## Set tasks:
1) From the patch discussion, translate this sentence into Spanish: "The Kni kthreads seem to be re-scheduled at a granularity of roughly 1 millisecond right now, which seems to be insufficient for performing tests involving a lot of control plane traffic."
2) Copy a passage from the patch discussion word for word. Begin at the words "In-Reply-To: <d6cbcb6f-dca3-4379-4650-2d350f3bd43b@intel.com>" and stop after "constraints of schedule_timeout_interruptible().".

## Passage to read:

* Start *

From: Ferruh Yigit <ferruh.yigit@intel.com>
To: Tudor Cornea <tudor.cornea@gmail.com>, <thomas@monjalon.net>
Cc: <stephen@networkplumber.org>, <dev@dpdk.org>
Subject: Re: [PATCH v3] kni: allow configuring the kni thread granularity
Date: Tue, 23 Nov 2021 17:08:28 +0000 [thread overview]
Message-ID: <943ec9ee-0b91-f112-59c9-76267bf021cb@intel.com> (raw)
In-Reply-To: <d6cbcb6f-dca3-4379-4650-2d350f3bd43b@intel.com>
On 11/22/2021 5:31 PM, Ferruh Yigit wrote:
> On 11/8/2021 10:13 AM, Tudor Cornea wrote:
>> The Kni kthreads seem to be re-scheduled at a granularity of roughly
>> 1 millisecond right now, which seems to be insufficient for performing
>> tests involving a lot of control plane traffic.
>>
>> Even if KNI_KTHREAD_RESCHEDULE_INTERVAL is set to 5 microseconds, it
>> seems that the existing code cannot reschedule at the desired granularily,
>> due to precision constraints of schedule_timeout_interruptible().

* End *

## Record extracts:
* Start *

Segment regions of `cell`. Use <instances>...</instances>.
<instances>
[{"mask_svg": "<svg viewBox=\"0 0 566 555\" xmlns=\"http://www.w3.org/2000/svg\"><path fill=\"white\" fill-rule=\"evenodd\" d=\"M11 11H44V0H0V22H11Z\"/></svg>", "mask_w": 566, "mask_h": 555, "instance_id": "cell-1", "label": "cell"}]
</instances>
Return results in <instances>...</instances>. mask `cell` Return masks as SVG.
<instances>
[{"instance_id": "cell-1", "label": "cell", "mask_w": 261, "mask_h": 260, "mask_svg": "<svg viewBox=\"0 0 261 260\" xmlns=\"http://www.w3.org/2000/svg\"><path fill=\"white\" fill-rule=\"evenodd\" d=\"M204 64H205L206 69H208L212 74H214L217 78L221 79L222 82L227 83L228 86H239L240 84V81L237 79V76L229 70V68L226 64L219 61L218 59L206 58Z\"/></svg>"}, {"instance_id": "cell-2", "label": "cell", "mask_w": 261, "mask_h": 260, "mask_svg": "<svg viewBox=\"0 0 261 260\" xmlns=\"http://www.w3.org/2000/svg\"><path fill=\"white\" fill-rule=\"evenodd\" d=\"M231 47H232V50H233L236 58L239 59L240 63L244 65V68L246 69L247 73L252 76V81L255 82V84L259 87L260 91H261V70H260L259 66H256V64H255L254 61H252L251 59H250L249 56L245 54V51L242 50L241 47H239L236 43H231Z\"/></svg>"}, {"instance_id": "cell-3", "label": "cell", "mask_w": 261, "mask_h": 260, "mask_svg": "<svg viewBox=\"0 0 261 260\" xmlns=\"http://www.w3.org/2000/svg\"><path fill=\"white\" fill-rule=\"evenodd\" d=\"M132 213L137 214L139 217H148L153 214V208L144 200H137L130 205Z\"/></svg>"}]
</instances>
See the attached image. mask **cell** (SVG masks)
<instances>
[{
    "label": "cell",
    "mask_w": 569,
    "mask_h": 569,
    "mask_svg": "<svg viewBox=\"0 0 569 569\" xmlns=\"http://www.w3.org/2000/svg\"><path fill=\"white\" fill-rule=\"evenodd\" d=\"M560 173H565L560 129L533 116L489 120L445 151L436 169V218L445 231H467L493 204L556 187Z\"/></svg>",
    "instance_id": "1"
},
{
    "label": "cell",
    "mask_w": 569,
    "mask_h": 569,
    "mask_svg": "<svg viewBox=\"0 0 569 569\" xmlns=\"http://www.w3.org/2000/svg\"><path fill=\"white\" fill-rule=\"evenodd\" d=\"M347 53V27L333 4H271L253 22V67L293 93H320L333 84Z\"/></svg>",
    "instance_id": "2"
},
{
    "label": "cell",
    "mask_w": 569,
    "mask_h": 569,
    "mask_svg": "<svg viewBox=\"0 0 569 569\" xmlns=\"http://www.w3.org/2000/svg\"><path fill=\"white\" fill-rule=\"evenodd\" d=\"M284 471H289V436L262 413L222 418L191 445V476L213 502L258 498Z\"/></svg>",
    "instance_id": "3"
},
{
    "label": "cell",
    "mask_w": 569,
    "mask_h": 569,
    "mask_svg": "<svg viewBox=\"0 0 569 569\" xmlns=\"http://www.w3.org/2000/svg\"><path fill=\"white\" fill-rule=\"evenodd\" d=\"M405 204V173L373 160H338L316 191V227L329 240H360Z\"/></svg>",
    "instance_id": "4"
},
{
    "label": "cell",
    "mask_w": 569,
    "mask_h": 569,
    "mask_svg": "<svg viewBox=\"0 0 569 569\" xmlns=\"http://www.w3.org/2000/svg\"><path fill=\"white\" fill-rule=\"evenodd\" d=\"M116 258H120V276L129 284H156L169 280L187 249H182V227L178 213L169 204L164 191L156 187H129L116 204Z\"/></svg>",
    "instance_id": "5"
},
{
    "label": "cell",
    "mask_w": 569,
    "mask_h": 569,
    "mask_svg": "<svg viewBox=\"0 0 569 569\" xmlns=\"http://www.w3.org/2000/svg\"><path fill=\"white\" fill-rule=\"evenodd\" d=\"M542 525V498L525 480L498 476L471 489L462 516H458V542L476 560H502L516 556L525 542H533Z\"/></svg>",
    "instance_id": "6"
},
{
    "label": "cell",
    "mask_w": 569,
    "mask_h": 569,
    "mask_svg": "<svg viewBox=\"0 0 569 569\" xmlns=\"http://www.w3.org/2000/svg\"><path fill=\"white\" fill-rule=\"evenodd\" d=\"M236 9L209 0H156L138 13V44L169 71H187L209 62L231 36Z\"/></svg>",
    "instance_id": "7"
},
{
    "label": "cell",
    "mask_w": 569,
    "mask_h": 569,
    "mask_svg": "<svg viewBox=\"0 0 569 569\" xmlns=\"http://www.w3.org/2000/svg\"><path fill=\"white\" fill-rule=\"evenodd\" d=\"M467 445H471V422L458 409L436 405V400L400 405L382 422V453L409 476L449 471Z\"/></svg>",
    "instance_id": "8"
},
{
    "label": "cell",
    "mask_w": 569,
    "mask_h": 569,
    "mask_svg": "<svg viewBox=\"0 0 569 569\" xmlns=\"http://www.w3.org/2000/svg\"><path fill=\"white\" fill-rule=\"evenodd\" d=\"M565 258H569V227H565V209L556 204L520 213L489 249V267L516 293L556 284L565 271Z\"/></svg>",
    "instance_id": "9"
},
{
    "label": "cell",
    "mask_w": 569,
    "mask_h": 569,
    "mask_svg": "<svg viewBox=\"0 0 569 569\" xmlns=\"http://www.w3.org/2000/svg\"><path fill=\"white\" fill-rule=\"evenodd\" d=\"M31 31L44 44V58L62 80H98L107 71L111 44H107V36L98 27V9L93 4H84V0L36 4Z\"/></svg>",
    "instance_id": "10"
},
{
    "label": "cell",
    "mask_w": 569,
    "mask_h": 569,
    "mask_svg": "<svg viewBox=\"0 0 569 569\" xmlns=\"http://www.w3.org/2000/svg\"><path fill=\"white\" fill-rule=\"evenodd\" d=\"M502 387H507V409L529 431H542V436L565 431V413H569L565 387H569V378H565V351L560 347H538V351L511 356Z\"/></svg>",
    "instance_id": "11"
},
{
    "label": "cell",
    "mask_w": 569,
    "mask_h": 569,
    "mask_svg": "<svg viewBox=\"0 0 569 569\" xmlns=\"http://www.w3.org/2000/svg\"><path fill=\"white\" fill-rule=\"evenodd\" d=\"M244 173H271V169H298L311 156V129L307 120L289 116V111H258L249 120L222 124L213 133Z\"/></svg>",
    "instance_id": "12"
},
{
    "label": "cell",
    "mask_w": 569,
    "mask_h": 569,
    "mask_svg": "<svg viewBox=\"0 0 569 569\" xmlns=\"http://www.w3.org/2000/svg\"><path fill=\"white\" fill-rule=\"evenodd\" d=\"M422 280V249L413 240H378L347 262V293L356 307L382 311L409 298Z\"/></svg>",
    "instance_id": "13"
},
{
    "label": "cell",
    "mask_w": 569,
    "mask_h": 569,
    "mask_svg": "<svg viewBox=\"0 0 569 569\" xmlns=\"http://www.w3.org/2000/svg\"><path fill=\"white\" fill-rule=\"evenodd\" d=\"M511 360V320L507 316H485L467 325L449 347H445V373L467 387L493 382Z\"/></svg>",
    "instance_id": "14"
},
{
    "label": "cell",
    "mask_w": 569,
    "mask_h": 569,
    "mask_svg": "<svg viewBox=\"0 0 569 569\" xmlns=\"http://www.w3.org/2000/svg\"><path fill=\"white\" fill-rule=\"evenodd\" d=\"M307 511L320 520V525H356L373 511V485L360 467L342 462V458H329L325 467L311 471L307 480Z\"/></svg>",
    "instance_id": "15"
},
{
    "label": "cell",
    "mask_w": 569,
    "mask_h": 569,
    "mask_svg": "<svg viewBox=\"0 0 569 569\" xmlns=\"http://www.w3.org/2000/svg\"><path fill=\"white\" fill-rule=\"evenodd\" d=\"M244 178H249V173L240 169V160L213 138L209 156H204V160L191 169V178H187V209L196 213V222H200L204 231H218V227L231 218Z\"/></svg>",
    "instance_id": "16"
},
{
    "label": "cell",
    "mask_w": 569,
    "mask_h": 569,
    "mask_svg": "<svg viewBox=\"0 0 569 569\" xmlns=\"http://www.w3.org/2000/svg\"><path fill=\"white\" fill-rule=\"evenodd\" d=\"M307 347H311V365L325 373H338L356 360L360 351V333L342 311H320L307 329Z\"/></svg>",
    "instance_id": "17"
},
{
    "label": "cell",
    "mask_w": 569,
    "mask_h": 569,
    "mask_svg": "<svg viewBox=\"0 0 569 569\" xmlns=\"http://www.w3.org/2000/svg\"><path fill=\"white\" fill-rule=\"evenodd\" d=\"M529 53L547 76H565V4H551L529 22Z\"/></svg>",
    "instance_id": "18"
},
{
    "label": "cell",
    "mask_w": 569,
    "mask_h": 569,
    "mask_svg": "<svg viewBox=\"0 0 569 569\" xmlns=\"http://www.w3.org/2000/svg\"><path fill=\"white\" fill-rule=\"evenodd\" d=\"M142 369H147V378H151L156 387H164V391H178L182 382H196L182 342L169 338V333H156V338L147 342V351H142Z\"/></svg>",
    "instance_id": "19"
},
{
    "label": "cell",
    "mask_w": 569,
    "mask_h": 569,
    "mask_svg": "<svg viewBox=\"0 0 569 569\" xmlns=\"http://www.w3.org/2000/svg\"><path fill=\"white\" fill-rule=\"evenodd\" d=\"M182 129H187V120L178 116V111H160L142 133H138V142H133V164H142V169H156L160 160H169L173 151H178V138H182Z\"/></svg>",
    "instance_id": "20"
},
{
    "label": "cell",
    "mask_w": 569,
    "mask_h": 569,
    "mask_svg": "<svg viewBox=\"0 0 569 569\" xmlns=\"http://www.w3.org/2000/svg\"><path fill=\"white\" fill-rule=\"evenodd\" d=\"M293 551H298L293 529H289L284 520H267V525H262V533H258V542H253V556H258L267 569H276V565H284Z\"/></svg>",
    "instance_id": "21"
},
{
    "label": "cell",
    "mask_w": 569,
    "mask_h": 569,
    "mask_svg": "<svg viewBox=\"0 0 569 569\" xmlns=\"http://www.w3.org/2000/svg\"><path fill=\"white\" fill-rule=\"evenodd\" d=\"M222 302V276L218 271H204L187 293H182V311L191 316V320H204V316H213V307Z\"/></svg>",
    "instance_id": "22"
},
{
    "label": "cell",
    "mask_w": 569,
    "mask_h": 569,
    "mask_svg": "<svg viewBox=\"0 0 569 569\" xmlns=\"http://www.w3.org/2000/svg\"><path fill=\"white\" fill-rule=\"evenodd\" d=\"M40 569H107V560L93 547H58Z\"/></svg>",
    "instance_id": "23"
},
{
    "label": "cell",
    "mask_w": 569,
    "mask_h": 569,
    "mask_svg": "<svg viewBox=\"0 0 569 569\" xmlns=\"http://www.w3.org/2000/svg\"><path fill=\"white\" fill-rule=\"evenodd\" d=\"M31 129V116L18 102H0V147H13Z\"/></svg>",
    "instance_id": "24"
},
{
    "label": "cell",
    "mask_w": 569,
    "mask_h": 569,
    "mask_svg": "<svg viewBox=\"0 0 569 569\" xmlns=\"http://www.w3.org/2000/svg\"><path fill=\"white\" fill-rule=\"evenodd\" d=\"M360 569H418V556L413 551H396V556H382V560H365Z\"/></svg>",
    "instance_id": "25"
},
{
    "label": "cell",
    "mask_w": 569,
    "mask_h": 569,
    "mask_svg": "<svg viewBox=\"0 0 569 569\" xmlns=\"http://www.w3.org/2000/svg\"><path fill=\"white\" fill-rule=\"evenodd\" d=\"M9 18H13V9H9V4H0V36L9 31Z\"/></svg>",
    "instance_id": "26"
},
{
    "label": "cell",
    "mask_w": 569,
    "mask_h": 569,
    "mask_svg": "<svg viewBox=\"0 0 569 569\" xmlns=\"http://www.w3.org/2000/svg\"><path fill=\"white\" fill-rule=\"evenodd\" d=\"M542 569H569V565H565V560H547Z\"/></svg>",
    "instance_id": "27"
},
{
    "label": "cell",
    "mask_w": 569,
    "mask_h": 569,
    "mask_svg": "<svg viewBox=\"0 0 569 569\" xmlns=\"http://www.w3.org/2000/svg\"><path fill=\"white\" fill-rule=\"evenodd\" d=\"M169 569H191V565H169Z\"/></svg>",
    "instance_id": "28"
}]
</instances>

* End *

## Responses to the tasks:
1) En este momento, los kthreads de Kni parecen reprogramarse con una granularidad de aproximadamente 1 milisegundo, lo cual parece ser insuficiente para realizar pruebas que implican mucho tráfico del plano de control.

2)
In-Reply-To: <d6cbcb6f-dca3-4379-4650-2d350f3bd43b@intel.com>
On 11/22/2021 5:31 PM, Ferruh Yigit wrote:
> On 11/8/2021 10:13 AM, Tudor Cornea wrote:
>> The Kni kthreads seem to be re-scheduled at a granularity of roughly
>> 1 millisecond right now, which seems to be insufficient for performing
>> tests involving a lot of control plane traffic.
>>
>> Even if KNI_KTHREAD_RESCHEDULE_INTERVAL is set to 5 microseconds, it
>> seems that the existing code cannot reschedule at the desired granularily,
>> due to precision constraints of schedule_timeout_interruptible().